Das Märchen Schneewittchen trägt bei Grimm den Index KHM 53. Nach dem Aarne-Thompson-Uther-Index (ATU) ordnet sich Sneewittchen mit der Nummer ATU 709 in die Gruppe „Andere übernatürliche Geschehnisse ATU 700–749“ ein, gleich neben den Sagen „Der Vater, der seine Tochter heiraten wollte“ und „Die Schwester von neun Brüdern“. Der ATU schafft mit der Sammlung von europäischen Sagen und Märchen noch mal eine bessere Vergleichbarkeit über die einzelnen Ländergrenzen hinaus.

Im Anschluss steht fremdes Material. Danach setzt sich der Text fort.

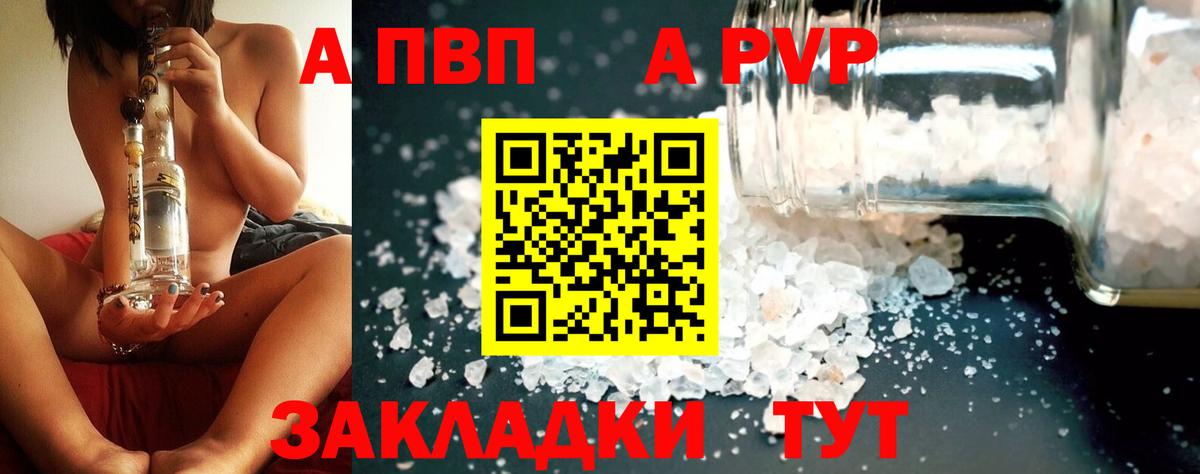 Альфа ПВП VHQ Мирный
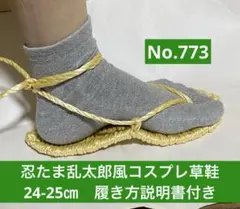 忍たま乱太郎風　コスプレ用草鞋24-25㎝ No.773
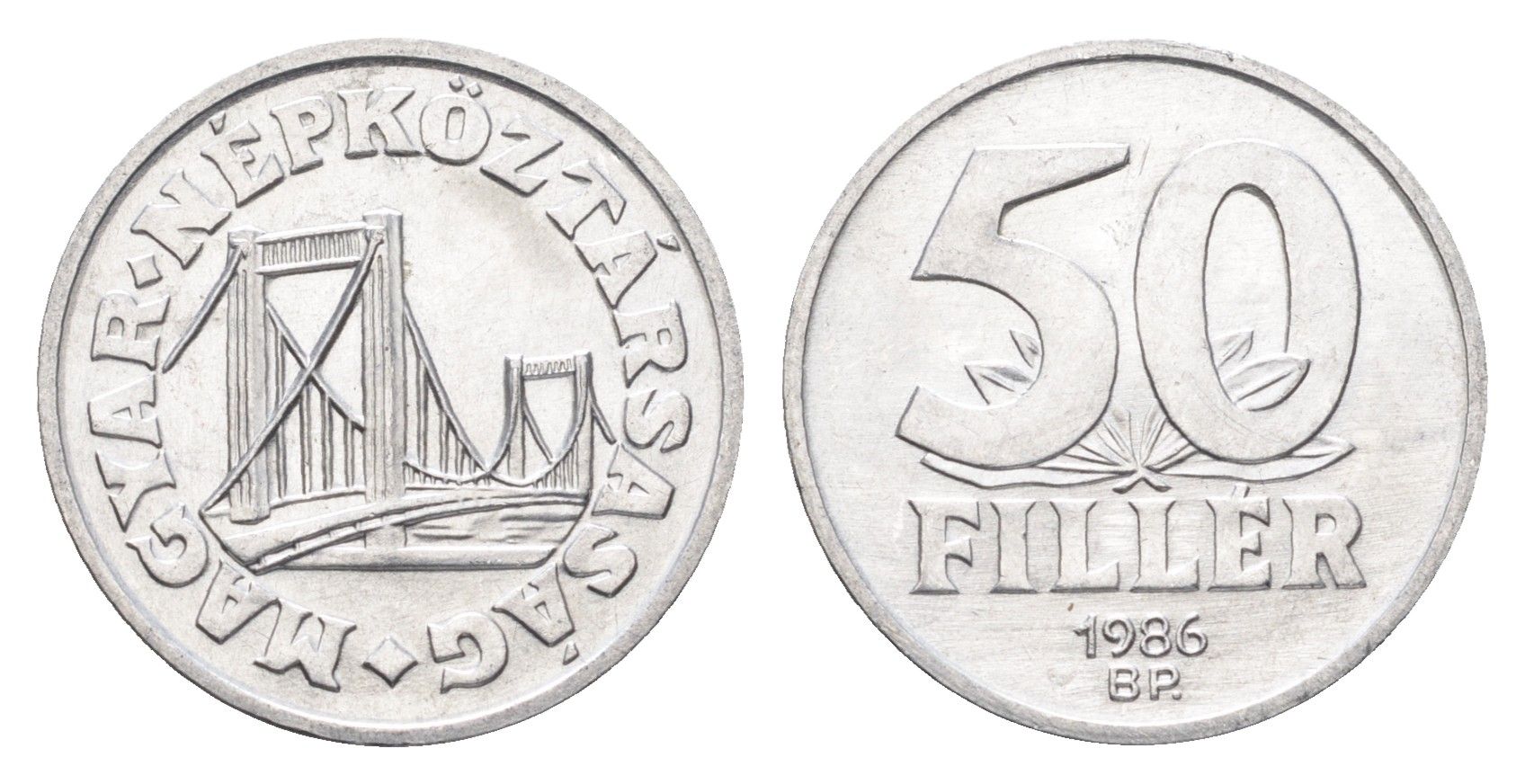 Венгрия 50 филлеров 1986 BP мост Елизаветы в Будапеште KM 574 алюминий UNC 4668-322
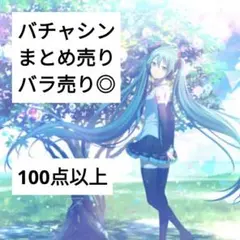 プロセカ　バチャシン　まとめ売り　バラ売り可能◎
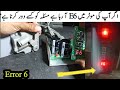 How To Servo Motor E 6 || Problem Setting Full details Urdu Hindi√⚡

In diesem Gespräch geht es um das Märchen Schneewittchen und verschiedene Interpretationen und Veränderungen im Laufe der Zeit. Wir erfahren, dass die Gebrüder Grimm eine niederdeutsche Version des Märchens veröffentlicht haben, in der eine Königin eifersüchtig auf die Schönheit von Schneewittchen ist und einen Jäger beauftragt, sie zu töten. Schneewittchen entkommt jedoch und findet Zuflucht bei den sieben Zwergen. Die Königin unternimmt mehrere Versuche, Schneewittchen zu töten, aber jedes Mal wird sie gerettet. Schließlich vergiftet die Königin Schneewittchen mit einem Apfel und sie fällt in einen todesähnlichen Schlaf, aus dem sie nur durch einen Kuss eines Prinzen erwacht.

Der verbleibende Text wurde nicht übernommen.